*Exercise details*
Format everything from the line containing "Considering (x=520, y=346)" down to the last line of the records as a Markdown table. Use the columns Row and Line, number each line, and omit blank lines.

*Stored records*
++++
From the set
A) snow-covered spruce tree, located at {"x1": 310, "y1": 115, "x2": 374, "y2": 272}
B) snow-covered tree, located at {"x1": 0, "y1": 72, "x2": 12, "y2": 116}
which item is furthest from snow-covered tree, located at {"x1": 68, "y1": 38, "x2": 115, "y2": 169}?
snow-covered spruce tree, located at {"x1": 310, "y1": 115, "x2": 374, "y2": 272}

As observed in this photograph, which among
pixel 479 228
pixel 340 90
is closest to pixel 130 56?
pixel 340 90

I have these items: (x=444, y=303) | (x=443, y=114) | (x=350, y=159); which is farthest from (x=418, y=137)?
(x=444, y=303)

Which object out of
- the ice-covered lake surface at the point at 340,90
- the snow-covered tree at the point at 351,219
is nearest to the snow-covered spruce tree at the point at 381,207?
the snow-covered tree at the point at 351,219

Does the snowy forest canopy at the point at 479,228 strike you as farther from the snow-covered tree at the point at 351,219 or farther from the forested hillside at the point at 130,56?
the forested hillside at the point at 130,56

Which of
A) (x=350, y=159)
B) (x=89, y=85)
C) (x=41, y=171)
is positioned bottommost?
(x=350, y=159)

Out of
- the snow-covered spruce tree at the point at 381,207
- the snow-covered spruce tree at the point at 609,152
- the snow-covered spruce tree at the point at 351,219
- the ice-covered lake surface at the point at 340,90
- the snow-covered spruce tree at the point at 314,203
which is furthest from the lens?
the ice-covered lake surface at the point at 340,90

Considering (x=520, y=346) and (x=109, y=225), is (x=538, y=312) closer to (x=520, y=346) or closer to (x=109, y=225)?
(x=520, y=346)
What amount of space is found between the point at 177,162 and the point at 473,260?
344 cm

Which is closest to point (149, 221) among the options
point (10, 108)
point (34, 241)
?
++++
*Answer to this problem*
| Row | Line |
|---|---|
| 1 | Considering (x=520, y=346) and (x=109, y=225), is (x=538, y=312) closer to (x=520, y=346) or closer to (x=109, y=225)? |
| 2 | (x=520, y=346) |
| 3 | What amount of space is found between the point at 177,162 and the point at 473,260? |
| 4 | 344 cm |
| 5 | Which is closest to point (149, 221) among the options |
| 6 | point (10, 108) |
| 7 | point (34, 241) |
| 8 | ? |